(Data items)
START
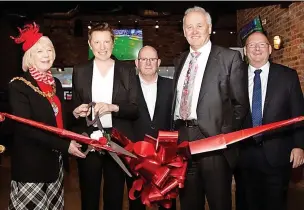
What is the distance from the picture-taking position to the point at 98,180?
253 centimetres

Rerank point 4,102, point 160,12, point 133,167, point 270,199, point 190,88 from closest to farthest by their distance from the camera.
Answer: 1. point 133,167
2. point 190,88
3. point 270,199
4. point 4,102
5. point 160,12

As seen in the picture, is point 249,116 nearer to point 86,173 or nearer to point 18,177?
point 86,173

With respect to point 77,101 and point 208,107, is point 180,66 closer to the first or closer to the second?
point 208,107

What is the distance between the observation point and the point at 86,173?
2.51 meters

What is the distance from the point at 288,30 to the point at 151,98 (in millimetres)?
4442

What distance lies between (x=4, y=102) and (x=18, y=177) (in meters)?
6.76

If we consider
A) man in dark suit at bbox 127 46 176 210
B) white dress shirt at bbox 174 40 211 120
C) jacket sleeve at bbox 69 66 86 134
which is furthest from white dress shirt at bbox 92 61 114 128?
man in dark suit at bbox 127 46 176 210

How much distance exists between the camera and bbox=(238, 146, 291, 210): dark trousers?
2.68 metres

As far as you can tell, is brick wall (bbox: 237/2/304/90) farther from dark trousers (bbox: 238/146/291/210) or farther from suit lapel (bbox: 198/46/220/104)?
suit lapel (bbox: 198/46/220/104)

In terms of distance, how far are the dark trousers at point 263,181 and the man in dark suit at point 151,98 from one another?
0.72 meters

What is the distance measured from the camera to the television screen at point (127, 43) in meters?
10.5

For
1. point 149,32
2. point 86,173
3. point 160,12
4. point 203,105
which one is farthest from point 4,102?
point 203,105

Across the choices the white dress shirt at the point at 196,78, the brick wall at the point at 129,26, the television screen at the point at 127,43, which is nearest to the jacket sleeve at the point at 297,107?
the white dress shirt at the point at 196,78

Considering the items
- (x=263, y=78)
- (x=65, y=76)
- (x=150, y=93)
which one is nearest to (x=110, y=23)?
(x=65, y=76)
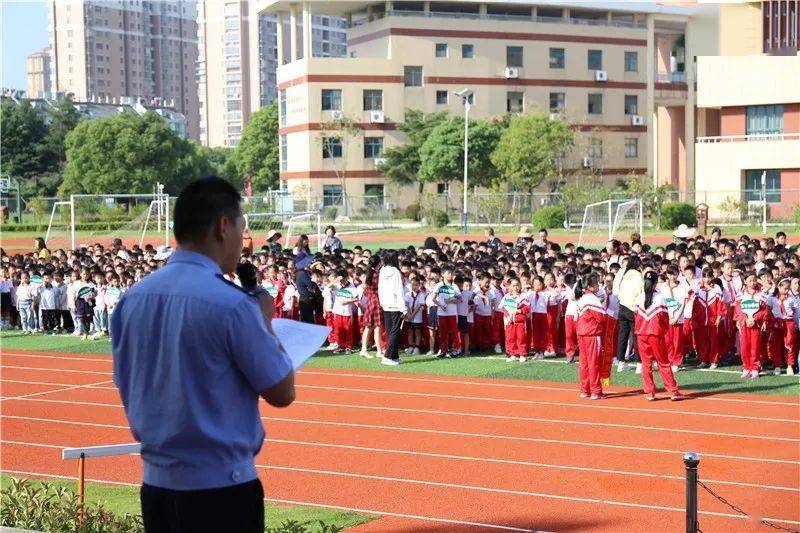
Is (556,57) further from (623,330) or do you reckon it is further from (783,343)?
(783,343)

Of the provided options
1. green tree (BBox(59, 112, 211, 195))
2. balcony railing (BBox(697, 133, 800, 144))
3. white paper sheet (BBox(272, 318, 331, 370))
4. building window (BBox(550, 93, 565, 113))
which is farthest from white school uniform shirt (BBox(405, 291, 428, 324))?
building window (BBox(550, 93, 565, 113))

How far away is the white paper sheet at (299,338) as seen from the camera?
4.12 m

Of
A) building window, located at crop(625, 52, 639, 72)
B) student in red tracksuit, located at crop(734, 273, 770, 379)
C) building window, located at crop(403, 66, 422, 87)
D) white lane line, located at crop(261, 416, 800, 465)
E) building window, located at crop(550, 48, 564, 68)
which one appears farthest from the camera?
building window, located at crop(625, 52, 639, 72)

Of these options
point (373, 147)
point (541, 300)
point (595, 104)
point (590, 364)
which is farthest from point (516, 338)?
point (595, 104)

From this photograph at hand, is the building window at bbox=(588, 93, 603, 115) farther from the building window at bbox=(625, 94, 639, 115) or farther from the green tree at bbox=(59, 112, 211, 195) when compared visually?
the green tree at bbox=(59, 112, 211, 195)

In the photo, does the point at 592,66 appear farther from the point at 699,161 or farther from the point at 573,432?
the point at 573,432

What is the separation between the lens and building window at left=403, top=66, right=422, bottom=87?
67.2 metres

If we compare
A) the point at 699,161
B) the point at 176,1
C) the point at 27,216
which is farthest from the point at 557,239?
the point at 176,1

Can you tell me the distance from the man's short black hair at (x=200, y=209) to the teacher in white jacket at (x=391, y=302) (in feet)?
43.0

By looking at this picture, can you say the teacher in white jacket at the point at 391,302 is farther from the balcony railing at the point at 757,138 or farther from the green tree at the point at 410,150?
the green tree at the point at 410,150

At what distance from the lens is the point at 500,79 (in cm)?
6894

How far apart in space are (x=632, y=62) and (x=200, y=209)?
235 feet

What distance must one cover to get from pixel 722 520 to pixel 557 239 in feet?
103

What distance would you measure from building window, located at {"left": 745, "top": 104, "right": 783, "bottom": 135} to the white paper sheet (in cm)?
5238
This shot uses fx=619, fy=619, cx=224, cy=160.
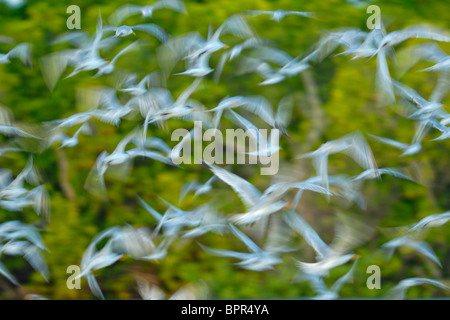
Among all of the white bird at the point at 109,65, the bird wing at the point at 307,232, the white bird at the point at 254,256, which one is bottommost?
the white bird at the point at 254,256

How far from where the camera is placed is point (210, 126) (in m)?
3.28

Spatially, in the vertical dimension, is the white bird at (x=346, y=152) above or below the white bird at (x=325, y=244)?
above

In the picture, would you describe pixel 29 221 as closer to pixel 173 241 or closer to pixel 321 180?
pixel 173 241

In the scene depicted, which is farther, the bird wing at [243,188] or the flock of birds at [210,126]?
the flock of birds at [210,126]

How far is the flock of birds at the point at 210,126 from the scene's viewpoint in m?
3.20

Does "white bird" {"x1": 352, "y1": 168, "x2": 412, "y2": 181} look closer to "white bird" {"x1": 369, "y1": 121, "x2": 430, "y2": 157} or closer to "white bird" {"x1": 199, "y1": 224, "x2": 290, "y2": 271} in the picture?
"white bird" {"x1": 369, "y1": 121, "x2": 430, "y2": 157}

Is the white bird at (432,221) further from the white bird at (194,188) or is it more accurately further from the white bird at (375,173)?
the white bird at (194,188)

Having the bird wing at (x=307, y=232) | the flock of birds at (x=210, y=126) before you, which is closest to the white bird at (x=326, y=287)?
the flock of birds at (x=210, y=126)

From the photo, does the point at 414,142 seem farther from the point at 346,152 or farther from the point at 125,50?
the point at 125,50

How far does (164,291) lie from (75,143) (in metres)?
0.93

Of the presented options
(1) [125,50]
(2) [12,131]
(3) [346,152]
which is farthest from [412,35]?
(2) [12,131]

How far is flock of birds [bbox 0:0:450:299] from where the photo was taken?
320cm

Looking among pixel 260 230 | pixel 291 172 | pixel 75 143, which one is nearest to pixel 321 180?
pixel 291 172

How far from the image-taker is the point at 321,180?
3.14m
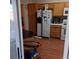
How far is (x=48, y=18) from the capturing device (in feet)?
25.3

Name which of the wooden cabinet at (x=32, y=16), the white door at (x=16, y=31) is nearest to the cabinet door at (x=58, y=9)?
the wooden cabinet at (x=32, y=16)

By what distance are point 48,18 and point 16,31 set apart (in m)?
5.85

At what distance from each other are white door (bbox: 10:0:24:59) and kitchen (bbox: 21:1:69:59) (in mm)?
5409

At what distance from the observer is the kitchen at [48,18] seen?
7.54 meters

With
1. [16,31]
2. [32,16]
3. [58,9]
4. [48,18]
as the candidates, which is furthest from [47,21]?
A: [16,31]

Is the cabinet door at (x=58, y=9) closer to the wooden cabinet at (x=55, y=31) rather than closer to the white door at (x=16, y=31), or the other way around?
the wooden cabinet at (x=55, y=31)

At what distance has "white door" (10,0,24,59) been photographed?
Result: 1.89m

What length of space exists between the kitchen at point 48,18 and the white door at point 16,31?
5409mm

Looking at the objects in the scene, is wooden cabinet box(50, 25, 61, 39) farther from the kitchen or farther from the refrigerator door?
the refrigerator door

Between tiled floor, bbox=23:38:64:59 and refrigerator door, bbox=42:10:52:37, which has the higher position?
refrigerator door, bbox=42:10:52:37

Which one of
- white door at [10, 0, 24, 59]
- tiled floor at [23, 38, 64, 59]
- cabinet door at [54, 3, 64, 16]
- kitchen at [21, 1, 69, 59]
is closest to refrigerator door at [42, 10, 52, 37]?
kitchen at [21, 1, 69, 59]

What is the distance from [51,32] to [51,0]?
1.81m
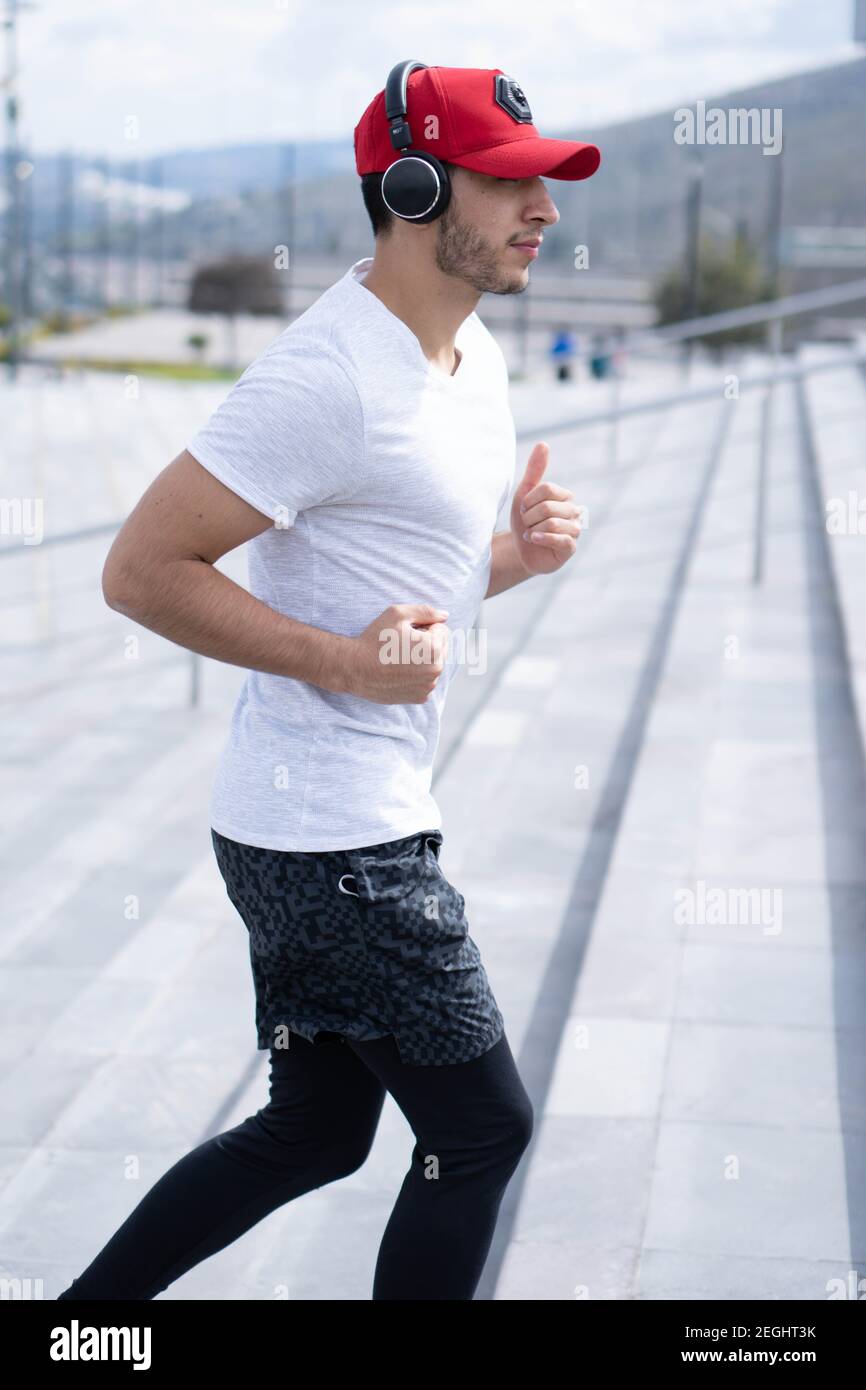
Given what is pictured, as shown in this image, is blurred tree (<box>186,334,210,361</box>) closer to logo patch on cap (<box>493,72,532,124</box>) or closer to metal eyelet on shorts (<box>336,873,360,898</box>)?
END
**Exercise task**
All records should be output exactly, with the pictures left out.

**Finished exercise**
What is the distance from the picture-taking position to the point at 98,180?
253 centimetres

Rerank point 4,102, point 160,12, point 133,167, point 270,199, point 190,88 from closest to farthest by their distance from the camera.
Answer: 1. point 133,167
2. point 190,88
3. point 270,199
4. point 4,102
5. point 160,12

As seen in the picture, is point 249,116 nearer to point 86,173 or nearer to point 18,177?
point 86,173

With respect to point 77,101 and point 208,107, is point 180,66 closer to the first or closer to the second?
point 208,107

What is the distance between the observation point and the point at 86,173?
2.51 meters

What is the distance from the point at 288,30 to the point at 151,98 (in millimetres)?
4442

What distance lies between (x=4, y=102) and (x=18, y=177) (in meters)?
6.76

If we consider
A) man in dark suit at bbox 127 46 176 210
B) white dress shirt at bbox 174 40 211 120
C) jacket sleeve at bbox 69 66 86 134
which is furthest from white dress shirt at bbox 92 61 114 128?
man in dark suit at bbox 127 46 176 210

How much distance exists between the camera and bbox=(238, 146, 291, 210): dark trousers?
2.68 metres

As far as you can tell, is brick wall (bbox: 237/2/304/90) farther from dark trousers (bbox: 238/146/291/210) or farther from suit lapel (bbox: 198/46/220/104)?
suit lapel (bbox: 198/46/220/104)

In terms of distance, how far are the dark trousers at point 263,181 and the man in dark suit at point 151,98 from one another?
0.72 meters

What is the distance measured from the camera to the television screen at point (127, 43) in meters?
10.5

For
1. point 149,32
2. point 86,173
3. point 160,12
4. point 203,105
which one is farthest from point 4,102?
point 203,105

Across the choices the white dress shirt at the point at 196,78, the brick wall at the point at 129,26, the television screen at the point at 127,43, which is nearest to the jacket sleeve at the point at 297,107?
the white dress shirt at the point at 196,78

Considering the items
- (x=263, y=78)
- (x=65, y=76)
- (x=150, y=93)
which one is nearest to (x=110, y=23)?
(x=65, y=76)
Is (556,57) further from (623,330) or do you reckon it is further from (783,343)?
(783,343)

Of the provided options
1. green tree (BBox(59, 112, 211, 195))
2. balcony railing (BBox(697, 133, 800, 144))
3. white paper sheet (BBox(272, 318, 331, 370))
4. building window (BBox(550, 93, 565, 113))
which is farthest from white school uniform shirt (BBox(405, 291, 428, 324))?
building window (BBox(550, 93, 565, 113))

How far away is the white paper sheet at (299,338) as seen from the camera?
4.12 m

Of
A) building window, located at crop(625, 52, 639, 72)
B) student in red tracksuit, located at crop(734, 273, 770, 379)
C) building window, located at crop(403, 66, 422, 87)
D) white lane line, located at crop(261, 416, 800, 465)
E) building window, located at crop(550, 48, 564, 68)
which one appears farthest from the camera?
building window, located at crop(625, 52, 639, 72)

Of these options
point (373, 147)
point (541, 300)
point (595, 104)
point (590, 364)
which is farthest from point (516, 338)?
point (595, 104)

From this photograph at hand, is the building window at bbox=(588, 93, 603, 115) farther from the building window at bbox=(625, 94, 639, 115) or farther from the green tree at bbox=(59, 112, 211, 195) when compared visually?
the green tree at bbox=(59, 112, 211, 195)

In the photo, does the point at 592,66 appear farther from the point at 699,161 or farther from the point at 573,432?
the point at 573,432

What is the separation between the lens and building window at left=403, top=66, right=422, bottom=87?
67.2 metres

If we compare
A) the point at 699,161
B) the point at 176,1
C) the point at 27,216
which is farthest from the point at 557,239?
the point at 176,1

Can you tell me the distance from the man's short black hair at (x=200, y=209) to the teacher in white jacket at (x=391, y=302) (in feet)?
43.0

By looking at this picture, can you say the teacher in white jacket at the point at 391,302 is farther from the balcony railing at the point at 757,138 or farther from the green tree at the point at 410,150?
the green tree at the point at 410,150

At what distance from the lens is the point at 500,79 (in cm)?
6894

How far apart in space are (x=632, y=62) and (x=200, y=209)?
235 feet

What distance must one cover to get from pixel 722 520 to pixel 557 239 in feet?
103

What distance would you measure from building window, located at {"left": 745, "top": 104, "right": 783, "bottom": 135} to the white paper sheet (in cm)?
5238
This shot uses fx=619, fy=619, cx=224, cy=160.
Among all of the white bird at the point at 109,65, the bird wing at the point at 307,232, the white bird at the point at 254,256, which one is bottommost?
the white bird at the point at 254,256

How far from where the camera is placed is point (210, 126) (in m)?
3.28

Spatially, in the vertical dimension, is the white bird at (x=346, y=152) above or below the white bird at (x=325, y=244)?
above

In the picture, would you describe pixel 29 221 as closer to pixel 173 241 or closer to pixel 321 180?
pixel 173 241

In the scene depicted, which is farther, the bird wing at [243,188] or the flock of birds at [210,126]?
the flock of birds at [210,126]

How far is the flock of birds at the point at 210,126 from the scene's viewpoint in m?
3.20

Does "white bird" {"x1": 352, "y1": 168, "x2": 412, "y2": 181} look closer to "white bird" {"x1": 369, "y1": 121, "x2": 430, "y2": 157} or closer to "white bird" {"x1": 199, "y1": 224, "x2": 290, "y2": 271} in the picture?
"white bird" {"x1": 369, "y1": 121, "x2": 430, "y2": 157}

Is the white bird at (432,221) further from the white bird at (194,188) or is it more accurately further from the white bird at (375,173)?
the white bird at (194,188)

Having the bird wing at (x=307, y=232) | the flock of birds at (x=210, y=126) before you, which is closest to the white bird at (x=326, y=287)?
the flock of birds at (x=210, y=126)

From the photo, does the point at 414,142 seem farther from the point at 346,152 or farther from the point at 125,50?
the point at 125,50

How far does (164,291) lie from (75,143) (in metres)?
0.93

Of the presented options
(1) [125,50]
(2) [12,131]
(3) [346,152]
which is farthest from [412,35]?
(2) [12,131]

How far is flock of birds [bbox 0:0:450:299] from where the photo was taken?
320cm

Looking among pixel 260 230 | pixel 291 172 | pixel 75 143, which one is nearest to pixel 321 180?
pixel 291 172

How far from the image-taker is the point at 321,180?
3.14m
How far is (x=48, y=18) from the capturing device (in feet)?
25.3

Name which of the wooden cabinet at (x=32, y=16), the white door at (x=16, y=31) is nearest to the cabinet door at (x=58, y=9)?
the wooden cabinet at (x=32, y=16)

By what distance are point 48,18 and point 16,31 set apart (in m)?
5.85

At what distance from each other are white door (bbox: 10:0:24:59) and kitchen (bbox: 21:1:69:59) (in mm)?
5409

At what distance from the observer is the kitchen at [48,18] seen?
7.54 meters

With
1. [16,31]
2. [32,16]
3. [58,9]
4. [48,18]
as the candidates, which is furthest from [47,21]?
A: [16,31]

Is the cabinet door at (x=58, y=9) closer to the wooden cabinet at (x=55, y=31) rather than closer to the white door at (x=16, y=31), or the other way around?
the wooden cabinet at (x=55, y=31)

At what distance has "white door" (10,0,24,59) been photographed?
Result: 1.89m

What length of space exists between the kitchen at point 48,18 and the white door at point 16,31?
5409mm

Looking at the objects in the scene, is wooden cabinet box(50, 25, 61, 39) farther from the kitchen or farther from the refrigerator door?
the refrigerator door

Between tiled floor, bbox=23:38:64:59 and refrigerator door, bbox=42:10:52:37, which has the higher position?
refrigerator door, bbox=42:10:52:37

Which one of
- white door at [10, 0, 24, 59]
- tiled floor at [23, 38, 64, 59]
- cabinet door at [54, 3, 64, 16]
- kitchen at [21, 1, 69, 59]
is closest to refrigerator door at [42, 10, 52, 37]?
kitchen at [21, 1, 69, 59]

What is the distance from [51,32] to [51,0]?
1.81m
Given what is pictured, as shown in this image, is blurred tree (<box>186,334,210,361</box>) closer to logo patch on cap (<box>493,72,532,124</box>) or closer to metal eyelet on shorts (<box>336,873,360,898</box>)?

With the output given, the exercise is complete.